A few good links for the outdoors

National Park system

Bureau of Land Management 

Forest Service 
http://www.fs.fed.us/


----------



## photogoddess (Jan 18, 2005)

Terri - That sounds like some good ideas. Zion Narrows & Bryce Canyon... doesn't get any better than that. :mrgreen:


----------



## wolfepakt (Jan 18, 2005)

Iffens yous guys make it , I will have to see if I can get there.  I live about 3 hrs from st. george, (but may be moving there in the next few months!)


----------



## terri (Jan 18, 2005)

Jeff Canes said:
			
		

> He not taking You




Funny guy, aren't ya?      He knows I'm still the best date he's ever had.   Plus, who else but another whacky photography would help him lug his photo gear down that river??? :razz: 

When we get reeeeally serious about reservations I'll be posting it in here... 

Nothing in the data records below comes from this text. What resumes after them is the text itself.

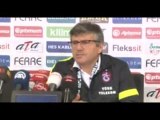 Trabzonspor Teknik Direktörü Akçay: Maçta 3 Puan Önceliğini Ön Planda Tuttuk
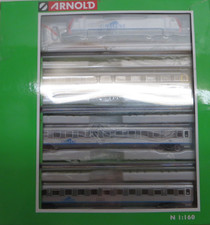 Arnold HN2325 Set Treni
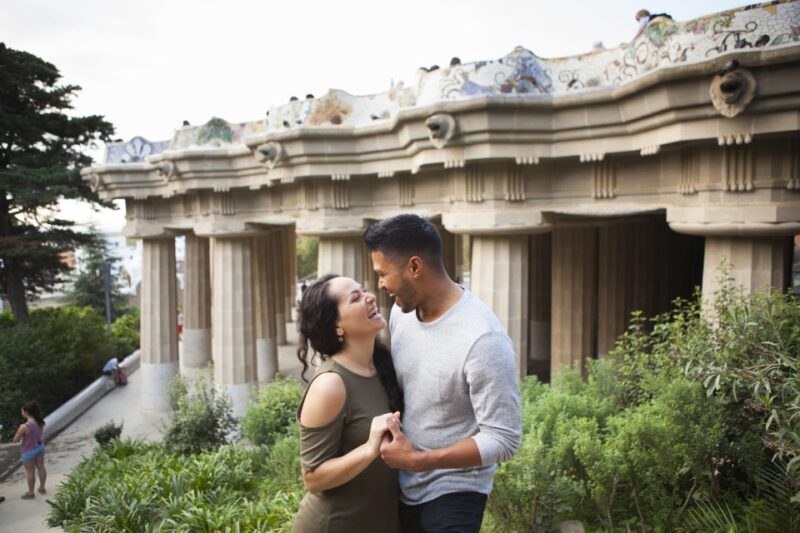 Barcelona: Park Güell Photoshoot - The Sum Up: Is This Experience Right for You?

I can't wait to see Bryce!!!  Supposed to be amazing!


----------



## carlita (Feb 20, 2005)

i SHOULD be degreed by then. :razz:  but that's around the time i'm supposed to be heading out somewhere (not sure where yet!) for my biorecovery certification course.  so if i can scrape together the funds and it doesn't interfere with my course, i'm all over this!

...and very sad that matt's saying he can't go.


----------



## slow 2 snap (Feb 28, 2005)

It sounds like a lot of fun 
I hope I can make it.
But September is a long way off :roll: .


----------



## terri (Feb 28, 2005)

Well, we've not booked anything and those available cabins are probably gone by now.    It is hard to commit when you're not certain what's coming down the pipe, that's for sure.   

Dates are wide open for me except for the weekend of October 15th, I have an arts festival that weekend.


----------



## wolfepakt (Mar 14, 2005)

If you guys come I wll most definitely have to try to get with you!
I just accepted a job in Hurricane (about 15 miles from Zion)
I will just have to hope to have a better camera by then!
(Very possible seeing as I will be working for Wal-Mart and get an employee discount!)


----------



## wolfepakt (Apr 16, 2005)

OK it is official, I live in La Verkin (20 North of St. George!) Let me know if yall are coming! (Oh, and my schedule at work, I get off at Noonish on Fridays and go back Tues morning at 1)


----------



## stephiwoo (May 9, 2005)

its only a 14 hour drive from this part of Washington..sounds like a great time


----------